Oyun, belki Hamlet’i hiç okumamış biri için bir tık zorlayıcı olabilir. Ancak üzerine bunca şey yazılmış bir klasik olarak Hamlet hakkında sıfır bilgi sahibi olmak çok da mümkün değil gibi. 

Oyunun final sahnesinde daha feminist bir bakış açısıyla ve eleştirel bir noktadan Ophelia’nın konumlandırıldığı yeni yer, metne günümüzden, hatta günümüz Türkiye’sinden bir bakışın olduğunu da vurgulamakta. Shakespeare’i tanrısallaştıran tiyatro izleyicileri genelde bu yeni yorumlamalara mesafeli bir tavır almakta. Ancak kültleşmiş oyunların yeniden tekrarından ziyade yeni dille ve yeni bir biçimle sahnelenmesinin her zaman daha olumlu olduğunu düşünüyorum. 

Nasıl ki Ophelia’yı öldüren, kadın olmasına rağmen erkek egemen toplumu yansılayan Kraliçe’nin iddiası gibi “kırılan bir dal” ya da tek başına Hamlet, babası veya abisi değil topyekûn erkek egemen toplumun kendisiyse, ülkemizdeki kadın cinayetlerinin sorumluları da yalnızca katleden bireyler olamaz.
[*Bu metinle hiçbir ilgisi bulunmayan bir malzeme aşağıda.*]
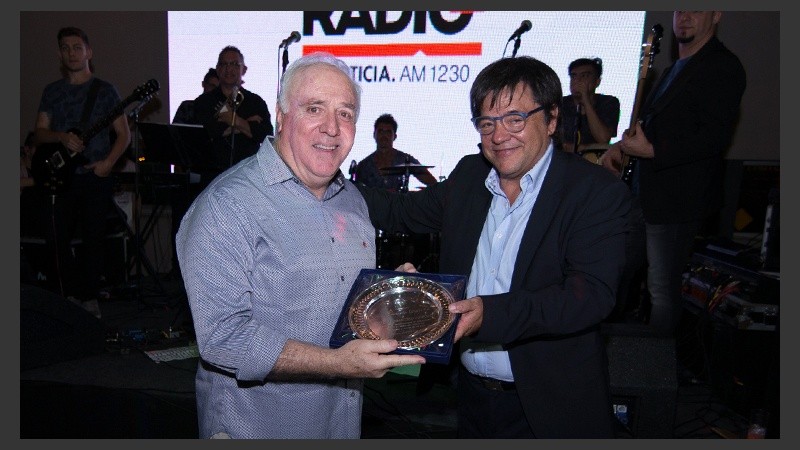 Televisión Litoral tuvo su gran fiesta de cierre de año.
O bireyleri yetiştiren toplum da suça ortaktır. Ve o toplum kültürel kodlarını sorgulamakla, kadınlarına özgür yaşam hakkı tanımakla mükelleftir. Yaşadıklarımızın etkisiyle, yaşadıklarımız içinden, sağlam bir dramaturgi ile sahnelenen bu oyunu kaçırmamanızı dilerim.